Капитан покосился на портативный магнитофон, лежавший на столе. Рядом покоился небольшой микрофон. Магнитофон назывался «Репортер». Неужели опять заставит что-нибудь рассказывать? Одну кассету уже намотали, сколько же ей нужно?
– Вы отдохните, – сказала Евгения Васильевна. – Я вас мучить не буду. Ага, что это? Кажется, ветер стихает?
Показалось, или правда в ее голосе прозвучало легкое разочарование? Ишь ты, любительница острых ощущений! Он помнил ее репортажи в «ТОЗе»[16] и «Молодом дальневосточнике». И на китобойной флотилии «Украина» она ходила в последний рейс, и с вулканологами в кратер опускалась, и по льдинам переходила замерзший пролив, когда писала о гидрографах, и в котлован Бурейской ГЭС лазила вместе с первостроителями, на Курилах, в Крабозаводске, была вместе со студенческими путинными отрядами… Ну а на таких обычных сейнерах вроде «Медузы» вообще, можно сказать, дневала и ночевала!
А ветер и вправду стих, однако лишь на несколько мгновений. Вскоре накатил новый шквал, да какой силы! Над морем сплошной стеной встал снег. Берег моментально скрылся из виду. Идти теперь можно было только по счислению.
– Дело труба, – сказал Бугров, выходя на палубу. Корреспондентша, как тень, маячила позади. – Радист, запроси «добро» на заход в порт.
«Добро» было получено, но оказалось, что уже поздно. Ветер усилился до семи баллов. Сейнер то высоко подкидывало на гребень волны, то роняло словно в пропасть, и тогда кругом поднимались белые пенные стены воды. При такой погоде выходить на внутренний рейд порта было рискованно. Судно легко могло нанести на брекватер[17] или выбросить на рифы.

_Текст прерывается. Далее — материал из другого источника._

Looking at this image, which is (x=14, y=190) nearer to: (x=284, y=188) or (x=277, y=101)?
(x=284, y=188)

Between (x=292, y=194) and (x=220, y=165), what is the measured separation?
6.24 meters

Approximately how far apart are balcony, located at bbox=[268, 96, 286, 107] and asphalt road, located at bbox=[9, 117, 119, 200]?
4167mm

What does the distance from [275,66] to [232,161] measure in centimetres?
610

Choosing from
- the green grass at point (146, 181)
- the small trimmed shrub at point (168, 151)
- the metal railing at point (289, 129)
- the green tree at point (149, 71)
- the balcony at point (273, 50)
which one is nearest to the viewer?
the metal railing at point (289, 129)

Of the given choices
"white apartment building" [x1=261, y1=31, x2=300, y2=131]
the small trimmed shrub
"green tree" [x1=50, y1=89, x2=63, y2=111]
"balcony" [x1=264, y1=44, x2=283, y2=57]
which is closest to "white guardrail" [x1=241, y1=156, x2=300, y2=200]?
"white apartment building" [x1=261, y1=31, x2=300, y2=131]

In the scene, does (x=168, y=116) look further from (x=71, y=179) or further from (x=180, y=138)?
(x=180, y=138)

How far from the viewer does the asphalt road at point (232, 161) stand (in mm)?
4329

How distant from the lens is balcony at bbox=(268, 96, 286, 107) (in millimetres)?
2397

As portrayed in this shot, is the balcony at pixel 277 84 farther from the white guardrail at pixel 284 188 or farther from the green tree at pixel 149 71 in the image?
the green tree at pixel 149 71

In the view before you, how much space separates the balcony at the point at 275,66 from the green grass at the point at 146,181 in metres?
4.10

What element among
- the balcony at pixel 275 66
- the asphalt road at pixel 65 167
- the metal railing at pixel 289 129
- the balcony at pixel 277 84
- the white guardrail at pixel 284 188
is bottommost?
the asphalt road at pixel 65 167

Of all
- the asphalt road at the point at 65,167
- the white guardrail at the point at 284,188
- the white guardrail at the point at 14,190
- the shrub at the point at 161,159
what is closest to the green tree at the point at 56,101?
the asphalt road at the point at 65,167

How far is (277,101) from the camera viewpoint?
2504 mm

– Будем пережидать шторм в открытом море. Капитан распорядился закрепить все на палубе по-походному. А вы, Евгения Васильевна, ради бога, коли в него веруете, из каюты не выходите, – попросил он.
Корреспондентша слабо улыбнулась. Даже в неярком свете лампочки, которая моталась под потолком в рубке, было видно, как она бледна.
«Наверное, все-таки страдает морской болезнью, – подумал Бугров. – Или с перепугу побледнела так? Нет, глаза спокойные, непохоже, что ей страшно…»
Матросы спешно крепили бухты троса, «кошелек»[18], стрелу. Старпом и боцман, ловя ногами скачущую палубу, крепили шлюпку.